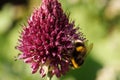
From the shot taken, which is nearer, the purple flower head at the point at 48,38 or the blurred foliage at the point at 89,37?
the purple flower head at the point at 48,38

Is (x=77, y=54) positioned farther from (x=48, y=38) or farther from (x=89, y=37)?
(x=89, y=37)

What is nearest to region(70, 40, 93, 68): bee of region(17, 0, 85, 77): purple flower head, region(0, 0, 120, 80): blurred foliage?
region(17, 0, 85, 77): purple flower head

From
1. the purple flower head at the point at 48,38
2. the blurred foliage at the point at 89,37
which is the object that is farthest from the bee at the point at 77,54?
the blurred foliage at the point at 89,37

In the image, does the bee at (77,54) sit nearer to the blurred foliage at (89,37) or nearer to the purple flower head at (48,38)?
the purple flower head at (48,38)

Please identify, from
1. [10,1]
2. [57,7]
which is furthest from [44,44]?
[10,1]

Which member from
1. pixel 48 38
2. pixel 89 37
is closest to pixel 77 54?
pixel 48 38

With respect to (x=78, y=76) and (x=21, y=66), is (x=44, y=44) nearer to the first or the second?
(x=21, y=66)
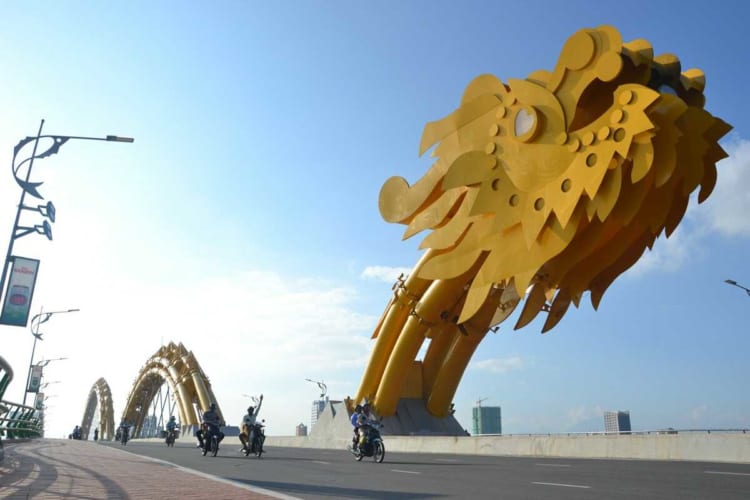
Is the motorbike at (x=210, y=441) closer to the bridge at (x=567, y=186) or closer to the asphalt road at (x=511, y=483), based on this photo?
the bridge at (x=567, y=186)

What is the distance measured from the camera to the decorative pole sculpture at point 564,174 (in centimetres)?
1644

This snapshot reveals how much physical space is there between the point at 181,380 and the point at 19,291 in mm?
51302

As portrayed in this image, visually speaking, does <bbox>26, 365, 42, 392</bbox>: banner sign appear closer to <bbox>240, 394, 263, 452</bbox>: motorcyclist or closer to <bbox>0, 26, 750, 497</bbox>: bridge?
<bbox>0, 26, 750, 497</bbox>: bridge

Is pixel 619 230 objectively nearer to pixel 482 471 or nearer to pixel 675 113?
pixel 675 113

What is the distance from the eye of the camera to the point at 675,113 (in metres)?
16.3

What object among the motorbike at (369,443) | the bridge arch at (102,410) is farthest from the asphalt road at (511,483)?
the bridge arch at (102,410)

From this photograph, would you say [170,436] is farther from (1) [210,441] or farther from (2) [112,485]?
(2) [112,485]

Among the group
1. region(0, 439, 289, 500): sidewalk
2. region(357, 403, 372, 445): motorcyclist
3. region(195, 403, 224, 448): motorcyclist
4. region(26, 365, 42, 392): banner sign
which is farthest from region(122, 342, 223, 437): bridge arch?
region(0, 439, 289, 500): sidewalk

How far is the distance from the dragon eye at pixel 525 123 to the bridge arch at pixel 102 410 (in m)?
90.2

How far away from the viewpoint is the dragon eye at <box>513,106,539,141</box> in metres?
18.5

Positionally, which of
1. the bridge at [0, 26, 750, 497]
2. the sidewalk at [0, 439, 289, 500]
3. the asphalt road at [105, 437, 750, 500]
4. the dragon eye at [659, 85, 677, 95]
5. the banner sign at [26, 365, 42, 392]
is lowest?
the sidewalk at [0, 439, 289, 500]

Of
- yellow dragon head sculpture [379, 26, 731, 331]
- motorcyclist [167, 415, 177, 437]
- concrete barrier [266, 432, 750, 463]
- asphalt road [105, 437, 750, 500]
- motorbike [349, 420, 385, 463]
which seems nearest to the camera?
asphalt road [105, 437, 750, 500]

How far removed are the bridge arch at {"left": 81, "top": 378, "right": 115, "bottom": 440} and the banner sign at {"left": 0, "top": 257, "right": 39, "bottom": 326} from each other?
3350 inches

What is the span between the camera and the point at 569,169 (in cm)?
1738
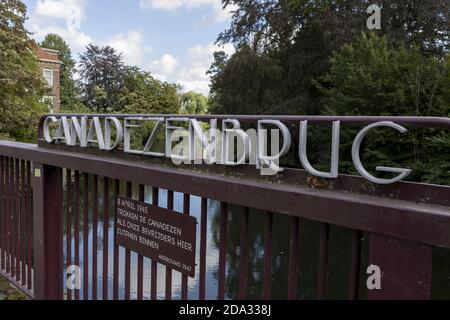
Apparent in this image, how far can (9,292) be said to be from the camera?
408cm

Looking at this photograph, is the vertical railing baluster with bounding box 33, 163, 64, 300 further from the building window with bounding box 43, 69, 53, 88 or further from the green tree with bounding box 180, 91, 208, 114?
the green tree with bounding box 180, 91, 208, 114

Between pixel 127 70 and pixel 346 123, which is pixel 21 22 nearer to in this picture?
pixel 346 123

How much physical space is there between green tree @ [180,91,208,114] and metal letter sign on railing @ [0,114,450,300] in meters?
48.6

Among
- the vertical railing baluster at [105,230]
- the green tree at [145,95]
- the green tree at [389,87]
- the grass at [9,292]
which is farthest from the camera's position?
the green tree at [145,95]

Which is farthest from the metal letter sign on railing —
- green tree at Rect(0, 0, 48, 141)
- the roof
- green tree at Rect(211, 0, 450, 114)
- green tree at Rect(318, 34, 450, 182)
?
the roof

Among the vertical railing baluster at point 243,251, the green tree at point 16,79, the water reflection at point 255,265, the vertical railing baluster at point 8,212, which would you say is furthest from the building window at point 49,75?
the vertical railing baluster at point 243,251

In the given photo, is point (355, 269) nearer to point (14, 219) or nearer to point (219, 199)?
point (219, 199)

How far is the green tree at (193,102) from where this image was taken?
173ft

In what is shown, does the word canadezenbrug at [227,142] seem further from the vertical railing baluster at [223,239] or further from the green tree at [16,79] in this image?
the green tree at [16,79]

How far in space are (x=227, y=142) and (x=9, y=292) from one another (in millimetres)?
3145

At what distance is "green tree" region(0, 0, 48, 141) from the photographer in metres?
14.6

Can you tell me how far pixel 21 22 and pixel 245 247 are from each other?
55.9 ft

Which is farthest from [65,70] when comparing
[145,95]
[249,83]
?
[249,83]

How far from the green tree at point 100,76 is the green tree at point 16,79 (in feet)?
89.5
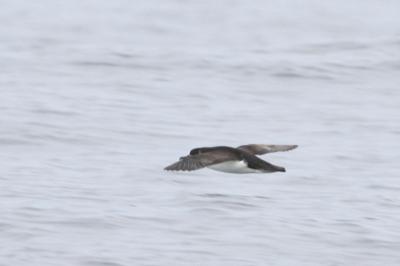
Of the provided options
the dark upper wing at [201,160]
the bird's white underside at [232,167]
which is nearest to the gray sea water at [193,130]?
the bird's white underside at [232,167]

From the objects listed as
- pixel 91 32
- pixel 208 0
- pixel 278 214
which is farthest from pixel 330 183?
pixel 208 0

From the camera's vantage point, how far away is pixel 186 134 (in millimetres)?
19094

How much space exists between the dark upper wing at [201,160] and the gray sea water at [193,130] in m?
0.83

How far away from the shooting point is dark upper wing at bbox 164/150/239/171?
12.0 m

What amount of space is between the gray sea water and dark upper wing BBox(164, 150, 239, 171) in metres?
0.83

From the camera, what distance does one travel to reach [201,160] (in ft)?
40.1

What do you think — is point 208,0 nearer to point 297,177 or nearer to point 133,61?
point 133,61

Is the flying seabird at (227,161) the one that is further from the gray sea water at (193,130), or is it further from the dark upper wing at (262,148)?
the gray sea water at (193,130)

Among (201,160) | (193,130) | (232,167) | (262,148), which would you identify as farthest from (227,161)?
(193,130)

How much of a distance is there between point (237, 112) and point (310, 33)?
9.40m

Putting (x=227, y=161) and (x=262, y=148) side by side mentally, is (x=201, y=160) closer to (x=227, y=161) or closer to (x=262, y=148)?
(x=227, y=161)

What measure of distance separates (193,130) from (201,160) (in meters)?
7.20

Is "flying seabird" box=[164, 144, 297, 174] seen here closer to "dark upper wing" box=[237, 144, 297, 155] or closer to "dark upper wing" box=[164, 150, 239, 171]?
"dark upper wing" box=[164, 150, 239, 171]

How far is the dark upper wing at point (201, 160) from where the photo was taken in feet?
39.3
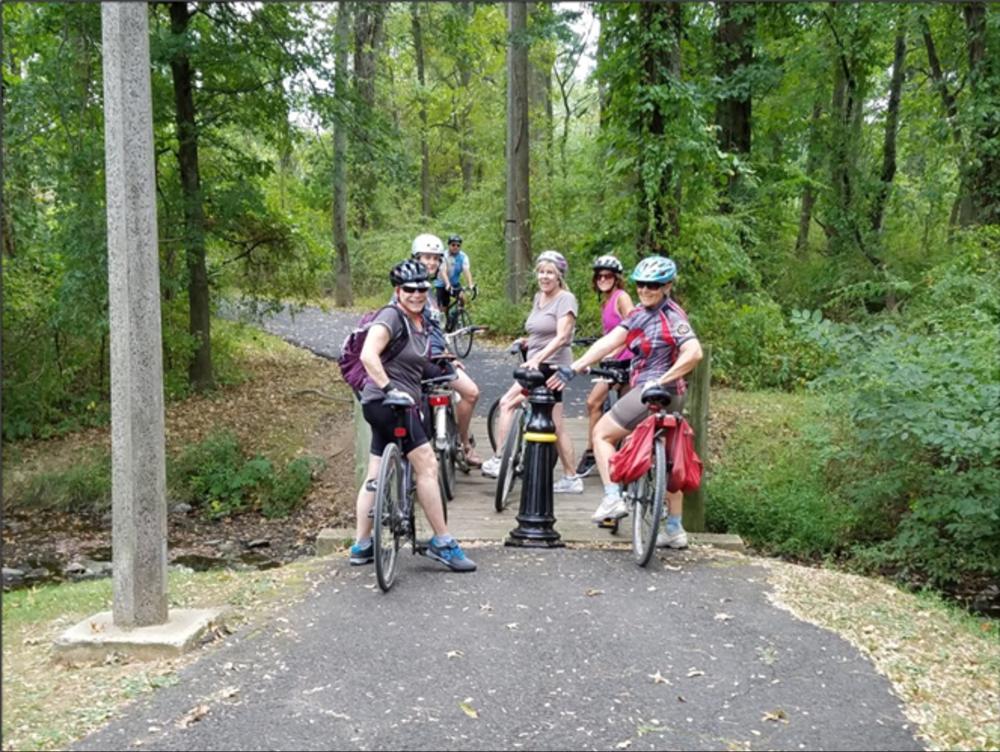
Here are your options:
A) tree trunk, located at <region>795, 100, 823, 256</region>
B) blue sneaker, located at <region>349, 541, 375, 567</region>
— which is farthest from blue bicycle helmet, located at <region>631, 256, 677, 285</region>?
tree trunk, located at <region>795, 100, 823, 256</region>

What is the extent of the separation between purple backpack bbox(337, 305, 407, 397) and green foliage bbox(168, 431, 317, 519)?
237 inches

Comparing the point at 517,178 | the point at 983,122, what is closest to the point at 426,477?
the point at 983,122

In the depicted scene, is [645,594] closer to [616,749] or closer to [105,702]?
[616,749]

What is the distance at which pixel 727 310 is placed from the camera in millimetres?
→ 14672

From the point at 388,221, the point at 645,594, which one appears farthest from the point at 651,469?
the point at 388,221

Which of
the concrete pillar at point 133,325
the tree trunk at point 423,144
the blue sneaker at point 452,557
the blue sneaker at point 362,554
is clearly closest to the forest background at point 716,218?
the blue sneaker at point 452,557

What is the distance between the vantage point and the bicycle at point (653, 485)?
648cm

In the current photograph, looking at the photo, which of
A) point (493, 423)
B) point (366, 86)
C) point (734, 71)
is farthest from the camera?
point (366, 86)

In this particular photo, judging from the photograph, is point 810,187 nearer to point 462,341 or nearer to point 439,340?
point 462,341

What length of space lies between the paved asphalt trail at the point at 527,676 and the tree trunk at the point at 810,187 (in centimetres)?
1559

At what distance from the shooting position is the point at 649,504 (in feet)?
22.3

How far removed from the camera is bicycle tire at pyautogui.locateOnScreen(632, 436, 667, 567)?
6.46m

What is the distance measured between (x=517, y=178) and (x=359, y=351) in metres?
15.6

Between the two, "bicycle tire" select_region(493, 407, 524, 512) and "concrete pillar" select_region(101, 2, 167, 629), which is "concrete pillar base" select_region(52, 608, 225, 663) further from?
"bicycle tire" select_region(493, 407, 524, 512)
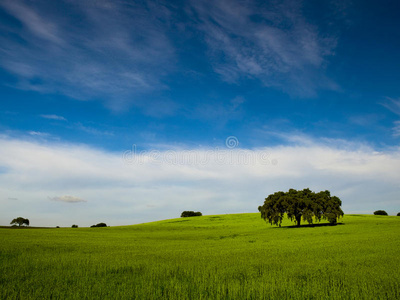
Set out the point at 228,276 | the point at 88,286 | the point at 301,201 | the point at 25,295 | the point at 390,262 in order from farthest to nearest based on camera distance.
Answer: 1. the point at 301,201
2. the point at 390,262
3. the point at 228,276
4. the point at 88,286
5. the point at 25,295

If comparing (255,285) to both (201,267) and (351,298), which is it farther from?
(201,267)

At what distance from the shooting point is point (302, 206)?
53.2m

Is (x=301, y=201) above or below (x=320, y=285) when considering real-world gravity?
above

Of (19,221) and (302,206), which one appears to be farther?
(19,221)

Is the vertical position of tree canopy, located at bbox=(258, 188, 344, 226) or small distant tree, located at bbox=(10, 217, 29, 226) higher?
tree canopy, located at bbox=(258, 188, 344, 226)

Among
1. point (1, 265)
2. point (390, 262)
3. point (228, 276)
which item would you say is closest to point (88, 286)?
point (228, 276)

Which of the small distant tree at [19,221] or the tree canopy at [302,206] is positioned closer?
the tree canopy at [302,206]

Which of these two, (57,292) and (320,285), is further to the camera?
(320,285)

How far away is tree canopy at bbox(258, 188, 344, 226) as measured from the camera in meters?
52.1

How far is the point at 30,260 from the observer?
1684 cm

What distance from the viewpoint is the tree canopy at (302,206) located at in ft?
171

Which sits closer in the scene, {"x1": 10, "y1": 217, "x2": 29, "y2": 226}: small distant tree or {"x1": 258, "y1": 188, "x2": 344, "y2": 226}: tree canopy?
{"x1": 258, "y1": 188, "x2": 344, "y2": 226}: tree canopy

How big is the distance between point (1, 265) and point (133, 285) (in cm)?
941

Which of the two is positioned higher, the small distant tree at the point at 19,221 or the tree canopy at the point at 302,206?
the tree canopy at the point at 302,206
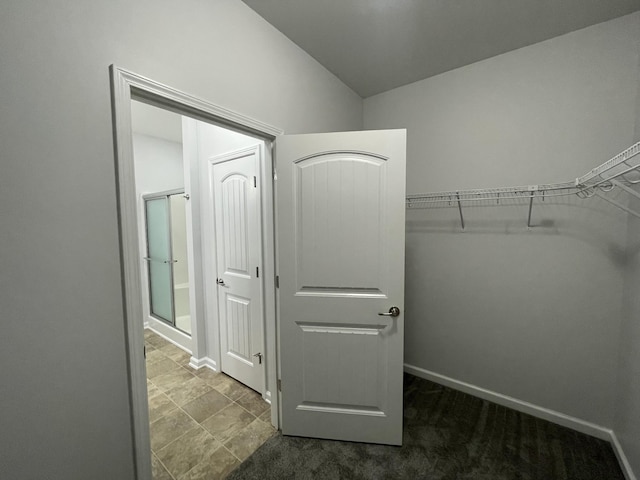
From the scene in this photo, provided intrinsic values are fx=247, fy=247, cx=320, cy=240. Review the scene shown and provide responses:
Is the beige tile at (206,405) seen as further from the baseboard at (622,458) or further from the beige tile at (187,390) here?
the baseboard at (622,458)

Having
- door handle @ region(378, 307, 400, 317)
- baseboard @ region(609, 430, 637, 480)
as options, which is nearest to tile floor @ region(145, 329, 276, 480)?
door handle @ region(378, 307, 400, 317)

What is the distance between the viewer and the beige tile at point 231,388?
207 centimetres

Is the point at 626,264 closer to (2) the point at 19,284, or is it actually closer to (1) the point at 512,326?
(1) the point at 512,326

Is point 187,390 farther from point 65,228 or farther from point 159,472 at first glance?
point 65,228

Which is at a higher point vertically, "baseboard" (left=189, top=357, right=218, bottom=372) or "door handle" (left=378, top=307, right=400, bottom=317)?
"door handle" (left=378, top=307, right=400, bottom=317)

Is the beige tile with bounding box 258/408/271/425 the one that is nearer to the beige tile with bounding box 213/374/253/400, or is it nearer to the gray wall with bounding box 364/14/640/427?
the beige tile with bounding box 213/374/253/400

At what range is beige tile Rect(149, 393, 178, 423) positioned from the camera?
1.84m

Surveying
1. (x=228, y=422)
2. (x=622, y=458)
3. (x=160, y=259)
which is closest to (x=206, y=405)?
(x=228, y=422)

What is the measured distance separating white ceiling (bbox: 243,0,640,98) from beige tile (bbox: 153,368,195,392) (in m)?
2.84

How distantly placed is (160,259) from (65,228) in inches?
104

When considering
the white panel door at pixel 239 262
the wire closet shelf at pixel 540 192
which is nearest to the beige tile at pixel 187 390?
the white panel door at pixel 239 262

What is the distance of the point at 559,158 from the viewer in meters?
1.61

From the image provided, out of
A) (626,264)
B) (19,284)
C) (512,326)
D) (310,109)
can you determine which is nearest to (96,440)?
(19,284)

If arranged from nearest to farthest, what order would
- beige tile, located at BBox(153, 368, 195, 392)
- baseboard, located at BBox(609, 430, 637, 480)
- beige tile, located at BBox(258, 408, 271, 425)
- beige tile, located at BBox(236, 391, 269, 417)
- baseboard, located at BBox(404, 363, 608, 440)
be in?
baseboard, located at BBox(609, 430, 637, 480)
baseboard, located at BBox(404, 363, 608, 440)
beige tile, located at BBox(258, 408, 271, 425)
beige tile, located at BBox(236, 391, 269, 417)
beige tile, located at BBox(153, 368, 195, 392)
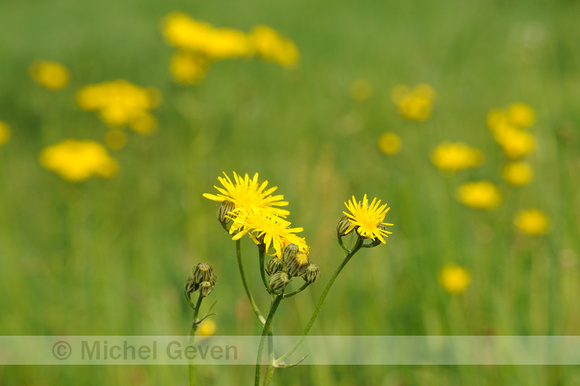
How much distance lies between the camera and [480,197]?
2424 millimetres

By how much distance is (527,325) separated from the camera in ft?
6.34

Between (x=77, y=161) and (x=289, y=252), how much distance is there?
1.74m

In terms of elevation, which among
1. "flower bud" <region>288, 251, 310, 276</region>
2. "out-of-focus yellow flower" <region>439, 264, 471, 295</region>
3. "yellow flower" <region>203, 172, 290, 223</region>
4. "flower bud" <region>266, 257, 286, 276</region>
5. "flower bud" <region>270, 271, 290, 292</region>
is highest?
"out-of-focus yellow flower" <region>439, 264, 471, 295</region>

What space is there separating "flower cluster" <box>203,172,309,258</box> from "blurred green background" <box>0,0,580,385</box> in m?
0.93

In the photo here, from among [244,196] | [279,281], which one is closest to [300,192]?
[244,196]

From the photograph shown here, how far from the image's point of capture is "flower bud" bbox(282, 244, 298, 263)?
2.87 feet

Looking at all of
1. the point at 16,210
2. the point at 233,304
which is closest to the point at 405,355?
the point at 233,304

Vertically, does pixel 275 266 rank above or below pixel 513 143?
below

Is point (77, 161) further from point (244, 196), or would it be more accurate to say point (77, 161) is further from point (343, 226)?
point (343, 226)

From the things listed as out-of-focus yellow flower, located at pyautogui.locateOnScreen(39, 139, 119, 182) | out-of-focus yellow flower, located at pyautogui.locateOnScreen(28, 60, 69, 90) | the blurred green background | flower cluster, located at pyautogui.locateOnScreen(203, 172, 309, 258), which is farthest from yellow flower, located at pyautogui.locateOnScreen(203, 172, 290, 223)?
out-of-focus yellow flower, located at pyautogui.locateOnScreen(28, 60, 69, 90)

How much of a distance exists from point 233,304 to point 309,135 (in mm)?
1795

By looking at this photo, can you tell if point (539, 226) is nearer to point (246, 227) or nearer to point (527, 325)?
point (527, 325)

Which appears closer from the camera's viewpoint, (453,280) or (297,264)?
(297,264)

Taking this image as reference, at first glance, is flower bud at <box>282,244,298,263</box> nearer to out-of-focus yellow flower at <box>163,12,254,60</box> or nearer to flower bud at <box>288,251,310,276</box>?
flower bud at <box>288,251,310,276</box>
· · · · ·
▶ **Request**
Print again, word for word, the stretch of the listing from the line containing "Taking this image" through the end of the listing.

▶ **Result of this exercise**
Taking this image as reference, at first glance, is flower bud at <box>282,244,298,263</box> nearer to out-of-focus yellow flower at <box>163,12,254,60</box> or nearer to flower bud at <box>288,251,310,276</box>?
flower bud at <box>288,251,310,276</box>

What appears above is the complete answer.